■ Exercise details ■
How many lines in the records below hold the string "granularity"? Please answer with the number and nothing more.

Saved data entries
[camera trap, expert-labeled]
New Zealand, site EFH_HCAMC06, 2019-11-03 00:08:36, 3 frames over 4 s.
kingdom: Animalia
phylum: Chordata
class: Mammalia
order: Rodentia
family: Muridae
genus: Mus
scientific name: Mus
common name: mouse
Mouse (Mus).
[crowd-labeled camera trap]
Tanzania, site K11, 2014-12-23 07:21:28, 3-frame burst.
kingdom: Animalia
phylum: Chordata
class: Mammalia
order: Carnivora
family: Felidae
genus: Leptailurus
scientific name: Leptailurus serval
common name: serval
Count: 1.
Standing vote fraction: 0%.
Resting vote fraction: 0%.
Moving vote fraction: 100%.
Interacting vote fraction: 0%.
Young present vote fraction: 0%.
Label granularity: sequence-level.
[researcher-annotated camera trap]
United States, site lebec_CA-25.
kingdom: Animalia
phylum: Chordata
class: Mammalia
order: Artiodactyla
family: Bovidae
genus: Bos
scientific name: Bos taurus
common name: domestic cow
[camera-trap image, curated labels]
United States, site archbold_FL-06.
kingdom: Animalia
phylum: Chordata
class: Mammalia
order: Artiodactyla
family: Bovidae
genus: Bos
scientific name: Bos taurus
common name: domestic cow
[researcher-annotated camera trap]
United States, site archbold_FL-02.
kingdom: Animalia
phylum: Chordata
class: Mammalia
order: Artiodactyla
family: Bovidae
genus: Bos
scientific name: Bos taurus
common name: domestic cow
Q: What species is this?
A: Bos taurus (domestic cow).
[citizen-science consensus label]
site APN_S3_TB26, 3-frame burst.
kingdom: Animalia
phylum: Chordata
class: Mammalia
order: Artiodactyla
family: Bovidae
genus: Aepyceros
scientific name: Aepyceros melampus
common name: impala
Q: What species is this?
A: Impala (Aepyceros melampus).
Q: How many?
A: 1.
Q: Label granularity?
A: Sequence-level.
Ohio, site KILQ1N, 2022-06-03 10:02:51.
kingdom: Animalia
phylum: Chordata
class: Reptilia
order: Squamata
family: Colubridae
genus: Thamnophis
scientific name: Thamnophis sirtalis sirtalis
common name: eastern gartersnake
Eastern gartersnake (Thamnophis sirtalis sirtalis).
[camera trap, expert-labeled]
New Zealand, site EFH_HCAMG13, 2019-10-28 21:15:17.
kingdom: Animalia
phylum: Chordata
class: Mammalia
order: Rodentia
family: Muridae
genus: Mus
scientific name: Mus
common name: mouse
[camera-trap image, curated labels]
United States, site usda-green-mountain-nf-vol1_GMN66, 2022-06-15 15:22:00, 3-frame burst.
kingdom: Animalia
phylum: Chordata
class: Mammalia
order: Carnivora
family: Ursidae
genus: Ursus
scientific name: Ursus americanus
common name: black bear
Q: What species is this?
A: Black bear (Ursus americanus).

■ Exercise solution ■
2